The 2010 survey, for instance, estimated that 86 percent of sexual assaults went unreported, which the military says is similar to the rate for civilian sexual assault crimes.

Hagel announced several new initiatives on Tuesday in response to the report, which he said were designed to hold military leaders at all levels accountable for responding to sexual assault and improving command climates.

Hagel said that victims "have to feel confident that if they come forward, that in fact, they can rely on our system of justice, and in fact action will be taken and responsibility at all levels of command will be implemented."

The Pentagon has come under fire in recent months for the way it handles sexual assault in the ranks.

Lawmakers say the military is not taking the issue of sexual assault seriously enough, and a number of them are seeking to overhaul how the military investigates and prosecutes the cases through legislation.

The action on Capitol Hill is being fueled by outrage over more than two-dozen basic training instructors accused of sexual misconduct at Lackland Air Base last year, as well as an Air Force sexual assault case this year where a guilty verdict was dismissed by a commander in a post-trial review.

The criticism escalated this week when it was revealed that an Air Force chief for sexual assault prevention was charged on Sunday with sexual battery.

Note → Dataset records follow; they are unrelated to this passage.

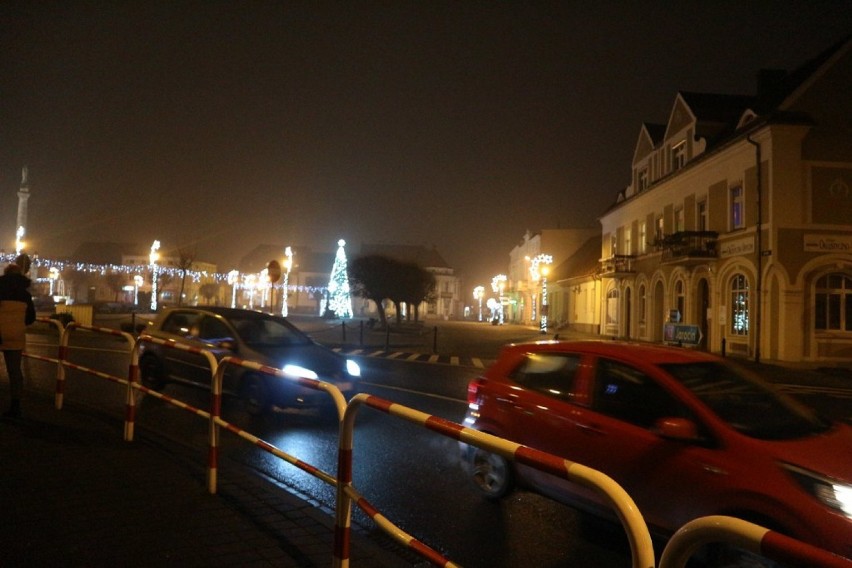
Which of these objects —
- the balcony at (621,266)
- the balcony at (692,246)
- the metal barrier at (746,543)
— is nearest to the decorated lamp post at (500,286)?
the balcony at (621,266)

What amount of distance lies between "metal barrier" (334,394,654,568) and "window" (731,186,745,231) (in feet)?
82.9

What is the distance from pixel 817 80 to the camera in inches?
935

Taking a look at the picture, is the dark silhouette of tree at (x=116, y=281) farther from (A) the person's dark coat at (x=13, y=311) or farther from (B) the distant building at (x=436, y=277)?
(A) the person's dark coat at (x=13, y=311)

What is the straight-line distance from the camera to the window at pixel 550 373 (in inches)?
222

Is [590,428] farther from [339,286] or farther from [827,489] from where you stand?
[339,286]

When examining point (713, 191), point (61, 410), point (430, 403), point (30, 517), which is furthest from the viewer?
point (713, 191)

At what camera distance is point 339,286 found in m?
52.1

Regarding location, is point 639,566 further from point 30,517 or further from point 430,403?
point 430,403

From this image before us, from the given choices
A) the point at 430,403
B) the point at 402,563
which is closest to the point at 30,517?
the point at 402,563

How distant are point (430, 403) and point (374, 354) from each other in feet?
40.0

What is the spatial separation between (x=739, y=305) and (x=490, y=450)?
2572 centimetres

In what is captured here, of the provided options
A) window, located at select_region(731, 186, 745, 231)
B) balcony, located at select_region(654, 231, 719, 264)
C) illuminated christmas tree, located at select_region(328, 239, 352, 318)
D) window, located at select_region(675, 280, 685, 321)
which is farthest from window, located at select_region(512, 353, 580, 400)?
illuminated christmas tree, located at select_region(328, 239, 352, 318)

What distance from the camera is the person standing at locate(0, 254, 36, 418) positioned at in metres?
8.02

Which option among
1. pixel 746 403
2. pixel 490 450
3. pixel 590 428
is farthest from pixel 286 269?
pixel 490 450
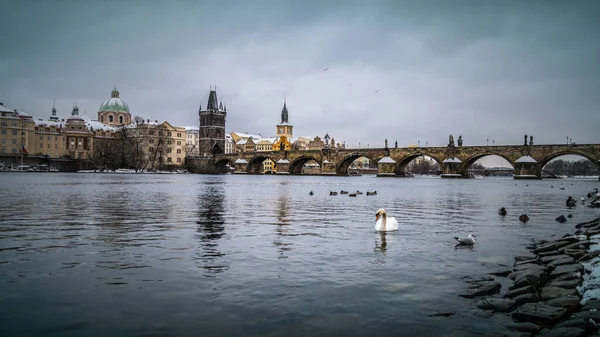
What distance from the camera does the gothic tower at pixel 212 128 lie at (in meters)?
144

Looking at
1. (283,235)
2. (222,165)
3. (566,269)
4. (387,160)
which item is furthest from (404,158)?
(566,269)

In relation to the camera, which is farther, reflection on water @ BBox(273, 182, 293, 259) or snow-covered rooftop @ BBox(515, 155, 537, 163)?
snow-covered rooftop @ BBox(515, 155, 537, 163)

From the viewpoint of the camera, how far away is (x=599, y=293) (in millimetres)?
6270

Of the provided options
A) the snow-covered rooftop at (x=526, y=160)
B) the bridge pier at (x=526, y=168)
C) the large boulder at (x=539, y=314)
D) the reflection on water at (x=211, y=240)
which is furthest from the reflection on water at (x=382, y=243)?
the bridge pier at (x=526, y=168)

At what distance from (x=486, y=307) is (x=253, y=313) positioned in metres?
3.11

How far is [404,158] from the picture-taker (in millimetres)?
91438

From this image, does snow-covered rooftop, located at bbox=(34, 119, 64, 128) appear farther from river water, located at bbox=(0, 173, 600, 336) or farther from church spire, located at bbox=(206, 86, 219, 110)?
river water, located at bbox=(0, 173, 600, 336)

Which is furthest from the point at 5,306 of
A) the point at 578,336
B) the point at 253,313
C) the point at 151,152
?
the point at 151,152

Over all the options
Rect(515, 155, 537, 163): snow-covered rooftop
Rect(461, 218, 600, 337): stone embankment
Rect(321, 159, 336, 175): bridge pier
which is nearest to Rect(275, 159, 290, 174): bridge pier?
Rect(321, 159, 336, 175): bridge pier

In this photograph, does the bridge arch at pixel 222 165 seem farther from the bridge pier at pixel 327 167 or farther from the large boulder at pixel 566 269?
the large boulder at pixel 566 269

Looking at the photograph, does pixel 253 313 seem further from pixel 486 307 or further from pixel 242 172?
pixel 242 172

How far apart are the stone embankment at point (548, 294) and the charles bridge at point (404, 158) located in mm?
71414

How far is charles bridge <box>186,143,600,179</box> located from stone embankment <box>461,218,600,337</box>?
71.4m

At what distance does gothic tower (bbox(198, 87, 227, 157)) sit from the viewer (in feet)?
471
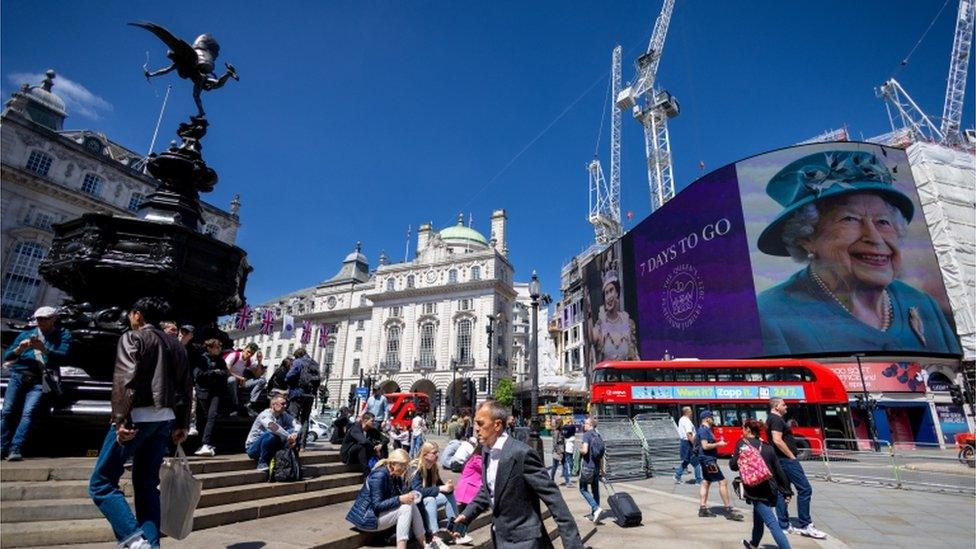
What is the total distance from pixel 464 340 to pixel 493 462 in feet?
147

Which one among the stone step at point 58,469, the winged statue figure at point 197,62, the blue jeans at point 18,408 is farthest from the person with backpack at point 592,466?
the winged statue figure at point 197,62

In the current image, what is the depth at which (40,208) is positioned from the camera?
3350 cm

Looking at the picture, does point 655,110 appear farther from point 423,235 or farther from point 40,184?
point 40,184

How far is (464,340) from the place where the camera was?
47.5 metres

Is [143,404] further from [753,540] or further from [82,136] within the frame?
[82,136]

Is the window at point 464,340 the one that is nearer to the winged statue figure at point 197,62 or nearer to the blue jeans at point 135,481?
the winged statue figure at point 197,62

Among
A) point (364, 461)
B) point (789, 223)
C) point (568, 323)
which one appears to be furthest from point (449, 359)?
point (364, 461)

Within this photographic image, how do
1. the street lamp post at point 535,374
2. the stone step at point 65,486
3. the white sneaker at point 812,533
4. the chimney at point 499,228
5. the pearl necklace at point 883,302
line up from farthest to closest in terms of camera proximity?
1. the chimney at point 499,228
2. the pearl necklace at point 883,302
3. the street lamp post at point 535,374
4. the white sneaker at point 812,533
5. the stone step at point 65,486

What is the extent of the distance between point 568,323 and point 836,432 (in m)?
44.0

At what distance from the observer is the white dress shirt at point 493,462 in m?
3.07

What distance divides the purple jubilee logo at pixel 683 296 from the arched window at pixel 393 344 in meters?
29.0

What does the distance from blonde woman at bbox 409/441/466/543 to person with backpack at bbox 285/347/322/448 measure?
10.0 feet

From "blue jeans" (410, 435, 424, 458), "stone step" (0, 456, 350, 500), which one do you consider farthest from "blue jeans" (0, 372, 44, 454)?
"blue jeans" (410, 435, 424, 458)

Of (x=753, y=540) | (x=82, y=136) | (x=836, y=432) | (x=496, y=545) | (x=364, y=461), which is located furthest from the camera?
(x=82, y=136)
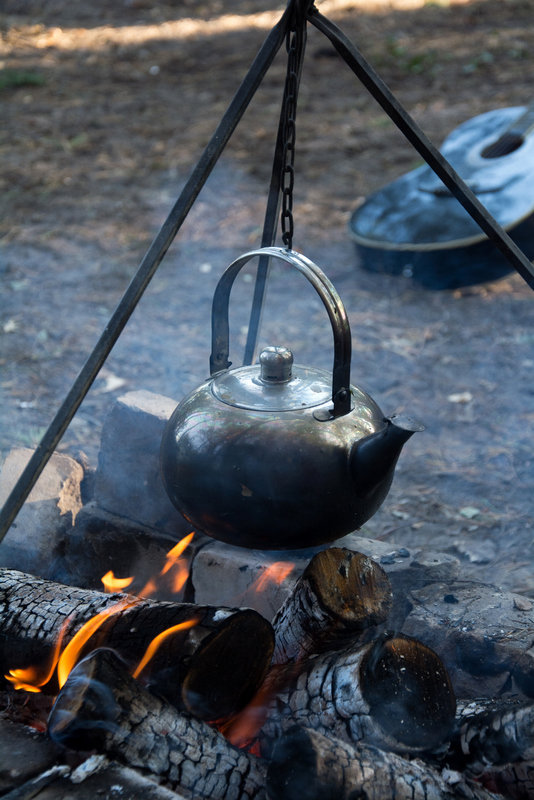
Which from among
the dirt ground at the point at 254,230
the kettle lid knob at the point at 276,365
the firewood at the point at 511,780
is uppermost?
the kettle lid knob at the point at 276,365

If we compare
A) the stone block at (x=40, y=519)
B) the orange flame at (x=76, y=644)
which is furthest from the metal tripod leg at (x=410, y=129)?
the stone block at (x=40, y=519)

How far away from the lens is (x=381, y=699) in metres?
1.69

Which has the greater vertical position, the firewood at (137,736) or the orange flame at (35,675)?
the firewood at (137,736)

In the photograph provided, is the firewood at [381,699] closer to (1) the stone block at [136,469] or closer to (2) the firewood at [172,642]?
(2) the firewood at [172,642]

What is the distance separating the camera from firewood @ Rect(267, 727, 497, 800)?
1.43 metres

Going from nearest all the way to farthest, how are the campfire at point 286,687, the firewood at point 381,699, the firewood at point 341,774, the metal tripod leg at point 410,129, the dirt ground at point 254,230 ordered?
the firewood at point 341,774 → the campfire at point 286,687 → the firewood at point 381,699 → the metal tripod leg at point 410,129 → the dirt ground at point 254,230

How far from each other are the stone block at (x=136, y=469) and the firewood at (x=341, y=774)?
1068 mm

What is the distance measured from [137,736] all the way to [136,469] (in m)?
1.10

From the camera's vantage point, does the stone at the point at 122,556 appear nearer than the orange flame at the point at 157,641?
No

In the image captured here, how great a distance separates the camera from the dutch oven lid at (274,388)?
1.82 m

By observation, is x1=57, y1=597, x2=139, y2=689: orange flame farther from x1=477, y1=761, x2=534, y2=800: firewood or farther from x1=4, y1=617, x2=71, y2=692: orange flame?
x1=477, y1=761, x2=534, y2=800: firewood

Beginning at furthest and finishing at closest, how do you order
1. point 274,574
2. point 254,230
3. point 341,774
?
point 254,230
point 274,574
point 341,774

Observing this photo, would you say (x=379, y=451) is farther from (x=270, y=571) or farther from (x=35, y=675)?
(x=35, y=675)

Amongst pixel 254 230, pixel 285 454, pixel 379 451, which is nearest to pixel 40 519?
pixel 285 454
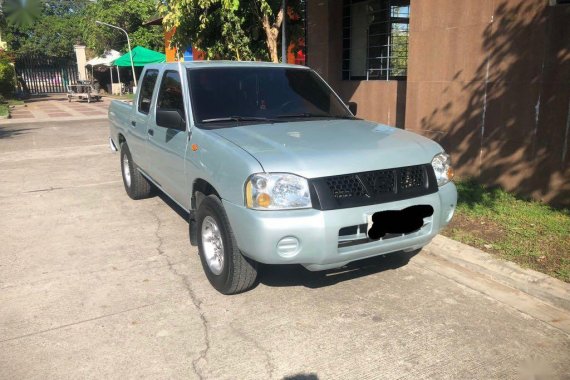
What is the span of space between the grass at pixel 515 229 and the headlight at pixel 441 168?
43.3 inches

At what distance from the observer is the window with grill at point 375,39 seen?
9.09 meters

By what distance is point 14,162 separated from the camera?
9.96 meters

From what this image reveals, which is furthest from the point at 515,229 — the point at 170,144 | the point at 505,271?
the point at 170,144

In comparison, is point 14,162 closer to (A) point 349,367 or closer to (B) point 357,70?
(B) point 357,70

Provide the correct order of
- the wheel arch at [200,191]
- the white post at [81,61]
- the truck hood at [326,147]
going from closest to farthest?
the truck hood at [326,147] < the wheel arch at [200,191] < the white post at [81,61]

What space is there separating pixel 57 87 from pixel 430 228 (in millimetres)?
41324

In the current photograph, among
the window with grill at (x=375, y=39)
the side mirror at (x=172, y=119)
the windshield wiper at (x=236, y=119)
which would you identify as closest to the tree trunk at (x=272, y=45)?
the window with grill at (x=375, y=39)

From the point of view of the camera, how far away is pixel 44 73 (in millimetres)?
36281

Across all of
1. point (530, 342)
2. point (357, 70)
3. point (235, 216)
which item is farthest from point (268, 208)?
point (357, 70)

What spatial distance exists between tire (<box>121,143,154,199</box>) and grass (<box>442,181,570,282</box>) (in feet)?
12.9

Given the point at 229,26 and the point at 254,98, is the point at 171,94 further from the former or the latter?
the point at 229,26

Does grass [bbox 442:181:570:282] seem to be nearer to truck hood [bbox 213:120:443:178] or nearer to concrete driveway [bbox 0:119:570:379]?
concrete driveway [bbox 0:119:570:379]

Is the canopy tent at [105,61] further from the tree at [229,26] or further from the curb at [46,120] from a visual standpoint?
the tree at [229,26]

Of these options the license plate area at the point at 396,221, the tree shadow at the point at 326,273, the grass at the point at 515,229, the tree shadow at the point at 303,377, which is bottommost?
the tree shadow at the point at 303,377
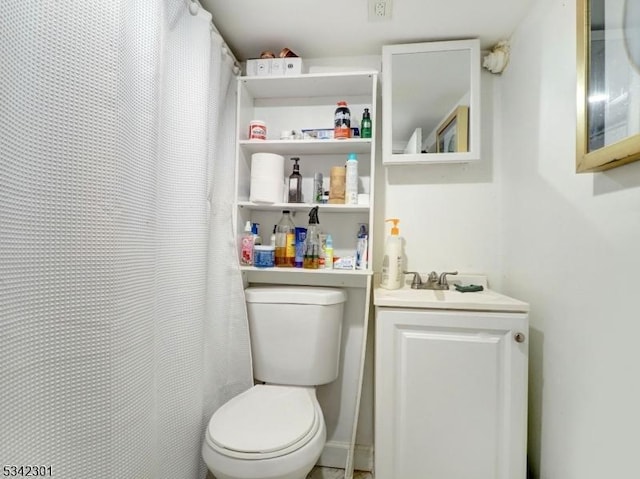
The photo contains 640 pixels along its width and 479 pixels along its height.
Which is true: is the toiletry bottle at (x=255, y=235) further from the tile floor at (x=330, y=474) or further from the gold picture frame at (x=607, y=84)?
the gold picture frame at (x=607, y=84)

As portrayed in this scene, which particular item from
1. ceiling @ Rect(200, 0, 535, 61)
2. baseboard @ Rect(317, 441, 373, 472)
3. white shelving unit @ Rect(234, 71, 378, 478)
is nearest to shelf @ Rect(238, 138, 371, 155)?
white shelving unit @ Rect(234, 71, 378, 478)

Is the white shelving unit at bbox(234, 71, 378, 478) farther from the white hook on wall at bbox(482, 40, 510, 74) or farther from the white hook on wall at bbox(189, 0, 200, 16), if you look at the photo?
the white hook on wall at bbox(482, 40, 510, 74)

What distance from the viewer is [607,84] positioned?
76 cm

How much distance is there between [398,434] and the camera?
108 centimetres

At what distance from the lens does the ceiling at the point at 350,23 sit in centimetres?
115

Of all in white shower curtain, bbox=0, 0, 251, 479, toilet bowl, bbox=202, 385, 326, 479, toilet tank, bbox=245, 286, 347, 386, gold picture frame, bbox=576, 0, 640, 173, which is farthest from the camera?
toilet tank, bbox=245, 286, 347, 386

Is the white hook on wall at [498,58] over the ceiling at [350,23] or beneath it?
beneath

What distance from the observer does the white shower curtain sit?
55cm

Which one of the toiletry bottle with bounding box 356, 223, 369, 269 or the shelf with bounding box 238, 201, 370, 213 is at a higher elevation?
the shelf with bounding box 238, 201, 370, 213

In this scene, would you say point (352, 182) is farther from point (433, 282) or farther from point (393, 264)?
point (433, 282)

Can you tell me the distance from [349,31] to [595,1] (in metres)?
0.87

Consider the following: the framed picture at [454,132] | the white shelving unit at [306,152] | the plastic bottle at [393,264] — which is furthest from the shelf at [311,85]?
the plastic bottle at [393,264]

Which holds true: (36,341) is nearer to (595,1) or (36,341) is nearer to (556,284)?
(556,284)

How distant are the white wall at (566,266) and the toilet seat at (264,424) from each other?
83cm
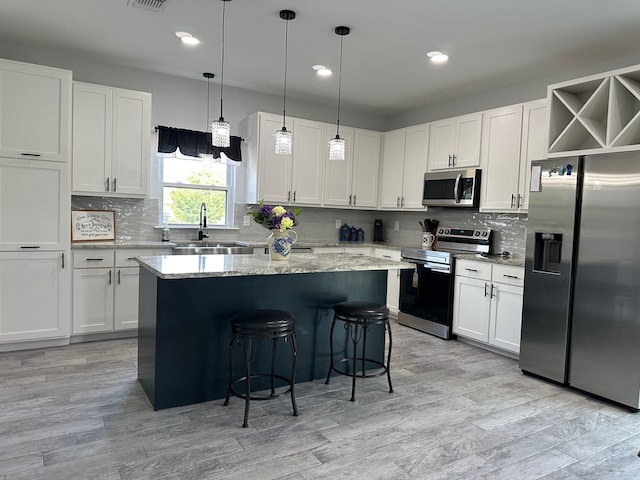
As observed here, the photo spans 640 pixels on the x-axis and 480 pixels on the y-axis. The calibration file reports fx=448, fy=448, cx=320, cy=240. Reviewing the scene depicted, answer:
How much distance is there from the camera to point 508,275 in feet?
13.3

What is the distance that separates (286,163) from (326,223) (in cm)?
113

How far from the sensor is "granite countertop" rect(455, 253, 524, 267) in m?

“While under our legal system everyone is innocent until proven guilty, this arrest speaks volumes about the status and effectiveness of DOD’s efforts to address the plague of sexual assaults in the military,” Senate Armed Services Chairman Carl Levin (D-Mich.) said at an Air Force hearing on Tuesday.

After learning of the charges against Lt. Col. Jeff Krusinski, the military dismissed him from his post Monday.

"We’re all outraged and disgusted over these very troubling allegations," Hagel said at Tuesday's press conference.

Lawmakers said Tuesday’s report shows that the military is moving in the wrong direction when it comes to sexual assault.

“We have learned of an increase in the amount of service members experiencing unwanted sexual contact and a decrease in the rate that those incidents are reported,” Rep. Michael Turner (R-Ohio) said in a statement. “[That is] the exact opposite direction of what would indicate a cultural and statistical shift on a problem that effects mission readiness and overall morale of our forces.”

Hagel also recommended last month that the military’s judicial code be changed to strip commanders of the ability to overturn guilty verdicts in a post-trial review.

But some lawmakers want the military to go further, removing the prosecution of sexual assault cases from the military’s chain of command, which the services have argued against.

Sen. Kirsten Gillibrand (D-N.Y.) pressed Air Force Chief of Staff Gen. Mark Welsh on the issue at Tuesday’s congressional hearing.

Welsh defended the way that commanders handle sexual assault cases, saying that overturned verdicts are rare.

When Welsh said that the reporting problem with sexual assault cases is similar in the civilian and military worlds, Gillibrand cut him off.

“I think it’s very different in the military,” she said. “I think you’re precisely wrong about that. Everything is about the chain of command.”